Le lecteur attend Tabor au tournant du « jardin secret » : il faut bien que Jésus ait eu un père biologique puisqu’il a été pleinement homme. Matthieu et Luc disent clairement que Joseph n’est pas ce père mais ils ne disent pas que Marie n’a pas connu d’homme. Elle sera enceinte « par l’action de l’Esprit-Saint » comme, dit l’ange, Élisabeth, qu’on disait trop vieille et stérile et qui en est à son sixième mois (Luc 1, 36 sq.). Il y avait eu aussi, du temps d’Abraham, le précédent de Sara, tombée enceinte presque centenaire. Si l’on accepte cette lecture ingénieuse, il reste à rêver sur un amour de jeunesse de cette jeune femme juive dont Joseph eut à préserver la réputation…

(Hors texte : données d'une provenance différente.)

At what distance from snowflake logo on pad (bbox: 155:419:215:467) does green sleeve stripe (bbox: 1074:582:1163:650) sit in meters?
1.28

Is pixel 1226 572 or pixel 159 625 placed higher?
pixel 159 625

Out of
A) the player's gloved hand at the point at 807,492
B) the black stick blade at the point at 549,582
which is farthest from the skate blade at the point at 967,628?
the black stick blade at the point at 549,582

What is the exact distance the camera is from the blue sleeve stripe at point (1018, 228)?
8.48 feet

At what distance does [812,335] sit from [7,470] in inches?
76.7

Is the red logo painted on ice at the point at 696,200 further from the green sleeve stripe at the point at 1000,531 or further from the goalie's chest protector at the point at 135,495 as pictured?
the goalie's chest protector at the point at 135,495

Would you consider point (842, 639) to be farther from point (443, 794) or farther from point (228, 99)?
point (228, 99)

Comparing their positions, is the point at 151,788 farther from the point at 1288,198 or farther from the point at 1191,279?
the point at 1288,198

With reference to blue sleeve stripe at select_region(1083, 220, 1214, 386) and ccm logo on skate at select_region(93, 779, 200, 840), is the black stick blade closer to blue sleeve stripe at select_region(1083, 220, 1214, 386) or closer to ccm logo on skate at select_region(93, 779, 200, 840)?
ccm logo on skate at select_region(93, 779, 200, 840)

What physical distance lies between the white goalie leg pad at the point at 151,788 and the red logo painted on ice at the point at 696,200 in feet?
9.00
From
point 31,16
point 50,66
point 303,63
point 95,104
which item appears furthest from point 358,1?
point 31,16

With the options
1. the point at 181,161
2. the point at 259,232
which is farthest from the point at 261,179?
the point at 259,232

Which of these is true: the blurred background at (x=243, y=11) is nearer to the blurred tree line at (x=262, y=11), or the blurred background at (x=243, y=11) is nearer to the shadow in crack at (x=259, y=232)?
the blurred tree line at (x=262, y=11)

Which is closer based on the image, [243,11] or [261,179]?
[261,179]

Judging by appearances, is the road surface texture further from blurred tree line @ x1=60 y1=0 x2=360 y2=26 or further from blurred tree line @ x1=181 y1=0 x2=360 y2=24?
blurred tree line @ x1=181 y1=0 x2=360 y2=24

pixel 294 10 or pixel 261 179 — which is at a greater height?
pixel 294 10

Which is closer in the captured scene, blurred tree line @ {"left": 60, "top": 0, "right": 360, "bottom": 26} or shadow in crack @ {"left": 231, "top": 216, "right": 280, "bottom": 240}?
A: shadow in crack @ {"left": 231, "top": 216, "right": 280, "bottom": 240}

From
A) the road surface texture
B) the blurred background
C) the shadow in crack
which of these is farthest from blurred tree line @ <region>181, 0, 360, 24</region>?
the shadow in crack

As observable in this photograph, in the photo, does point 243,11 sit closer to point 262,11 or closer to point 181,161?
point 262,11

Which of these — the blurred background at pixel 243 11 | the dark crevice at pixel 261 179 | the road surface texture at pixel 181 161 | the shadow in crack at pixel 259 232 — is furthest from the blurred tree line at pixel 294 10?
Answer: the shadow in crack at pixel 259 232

En réévaluant le rôle de Marie, Tabor insiste aussi sur l’importance de la fratrie de Jésus. Il est en effet assez étrange que l’Église tienne tellement à ce que le Christ ait été l’unique fils de Marie – on veut qu’elle ait été éternellement vierge – alors que Marc (6, 3) nomme ses quatre frères (Jacques, José, Jude et Simon) et mentionne « ses sœurs ». Il est tentant de déduire de cette énumération que Jacques serait le même que l’on voit diriger le groupe des chrétiens jusqu’à son assassinat en 62 qui laissera le champ libre à l’influence paulinienne. L’hypothèse est séduisante, comme celle selon laquelle le « disciple que Jésus aimait » serait le même Jacques, son petit frère, et pas, comme le veut la tradition, l’apôtre Jean, à qui est attribuée la rédaction du quatrième évangile.
L’enthousiasme de Tabor est communicatif et l’image qu’il donne de Marie est attachante. Il « ressuscite » une belle figure féminine que l’Église s’est évertuée à occulter, à la fois par misogynie et par un refus de la sexualité qui n’était pas le fait de la tradition juive. On regrette seulement qu’il présente comme résultats scientifiques ce qui n’est qu’hypothèses. Son registre s’apparente à celui de ces textes déclarés apocryphes qui, durant les premiers siècles de l’ère chrétienne, complétaient les évangiles. Pour beaucoup d’entre eux, nous ne pouvons savoir dans quelle mesure il s’agit de pures inventions romanesques ou de mises par écrit de récits transmis oralement au fil de plusieurs générations.
Voilà donc deux nouveaux livres sur les « vrais » Jésus et Marie ; leur juxtaposition fait bien sentir la divergence des approches possibles de ce sujet sans doute inépuisable, entre la rigueur théorique de Duhot et cette rêverie de Tabor propre à séduire ceux qui se sont passionnés pour Da Vinci Code.